Each bot will play one match against all other bots and against itself

This biases the tournament towards cooperation and makes it no longer a PD.

If multiple people submit identical bots, only one copy of the bot will be entered

This biases the tournament away from the defect every single round strategy.

Consider creating an elimination tournament where you run the game, eliminate the bottom half of the players, then run again, then iterate until only one player remains. If you decide to do this and are willing to go to the effort of programming my entry (since I don't know Haskell) please enter me with a bot that always defects.

Comment author: tetronian2 30 July 2014 09:33:48AM 5 points [-]

Thank you! These changes both make sense; I will adjust the tournament structure as you described and enter your bot when the tournament is open.

Comment author: tetronian2 30 July 2014 04:26:04PM *  3 points [-]

Can you explain the rationale behind the elimination setup a little more? An elimination tournament seems less fair than pure round-robin. Moreover, I ran some tests with various combinations of the example bots from the tutorial, and what generally happens is the bots with strategies along the lines of "I'll cooperate if you do" (i.e. tit-for-tat, justiceBot, mirrorBot) rise to the top and then just cooperate with each other, resulting in a multi-way tie. If the actual pool of submissions contain enough bots with that kind of strategy, a large tie seems inevitable. This result doesn't sound very exciting for a competition, but is there is some sense in which it is theoretically "better" than round-robin?
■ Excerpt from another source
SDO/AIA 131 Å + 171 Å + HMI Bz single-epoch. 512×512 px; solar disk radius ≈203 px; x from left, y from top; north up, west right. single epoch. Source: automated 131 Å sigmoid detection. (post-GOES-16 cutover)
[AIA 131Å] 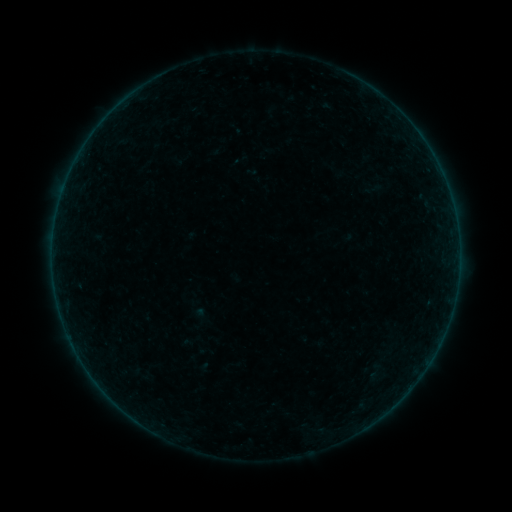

Edit: This outcome doesn't always happen, but it happens most of the time.

Comment author: James_Miller 30 July 2014 08:59:29PM 9 points [-]

The elimination tournament better simulates evolution and capitalism. With a round robin you can have a successful strategy of taking resources from stupid people. But in nature and the marketplace stupid people won't consistently get resources and so a strategy of taking from them will not be a long-term effective one.

Comment author: tetronian2 30 July 2014 09:54:25PM 4 points [-]

Thank you, that is an excellent explanation and you have changed my mind; I will implement an elimination tournament as you described.